* **TEXT PROVIDED**
********************
Impatient
Moontower #234
Friends,
This letter crossed 13,000 subscribers this week (it averages over 9k views, or similar to the attendance of recently invigorated WNBA games).
I’ve opened and will continue to open the conversation with the greeting “Friends,”. As a pedantic matter, this is offensive to vocabulary. But I don’t scrub into a sterile environment to write this thing. I respond to everyone who emails me so the greeting is inspired by possibility as much as it is a tradition from the sandlot days.
The Sunday letters in particular feel like the stretch of road when you need a break from the radio and figure we may as well chat as if this is not on the test (the test of course being the judgment, no matter how subconscious, that your thoughts are received with).
Today’s confession — there is no “meaning” of life.
It sounds harsh.
But you know what would be even more harsh? Believing that there is one and not knowing what it was. Like you were born into an escape room with a single key to the exit. The clock starts when they cut the cord. You can ask for hints but none of the people who respond through the intercom know anything. You wouldn’t know that based on their confidence of course.
If “why” is so important, I think the best we can do is make our own meaning. Even this feels like alms to a story-hungry mental apparatus adapted for mundane survival needs but is easily hijacked by cosmic inquiry.
You’ve heard of American exceptionalism. Maybe I’m just underwhelmed by human exceptionalism. It would be easy to blame the cosplay of our current political hour but that’s a Budweiser commercial in the longest-running show in history — ‘the cruelty of man’.
I watched Blackfish last month. With only enough emphasis to set the scene, falling far short of its profundity, the narrator described orcas’ communications as indicative of a distributed but coherent consciousness amongst members of a pod. Like a Vulcan mind-meld. Even if this is just a possibility, I cannot shake the sense that humans, rather than occupying a “mandate of heaven” (brb gagging myself with a notebook spiral) are just a parallel timeline written daily through nature’s trial-and-error.
If you’re religious or a “I don’t practice but have faith” or however you self-identify this is not a challenge to you. I wouldn’t dare. I have nothing to add in the face of all the brilliant, earnest, skin-in-the-game individuals or groups who have argued for or against any particular paradigm for our relationship with the unseen. If you feel a certain way you have your reasons. Maybe rooted in logic. Maybe a sensation. They are inviting as matters of discussion not prescription (whether this is a convenient cop-out or pragmatic maturity is left to the reader’s prism).
********************
* **GIVEN INFORMATION**

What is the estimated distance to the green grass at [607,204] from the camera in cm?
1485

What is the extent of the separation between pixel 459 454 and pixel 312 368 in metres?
********************
* **COMPLETE THE FOLLOWING**
1. List every word or phrase that the letter places inside double quotation marks.
2. According to the letter, how many subscribers did it cross this week?
None of the data is needed here.

* **RESULTS OF THE EXERCISE**
1.
- “Friends,”
- “meaning”
- “why”
- “mandate of heaven”
- “I don’t practice but have faith”

2. It crossed 13,000 subscribers.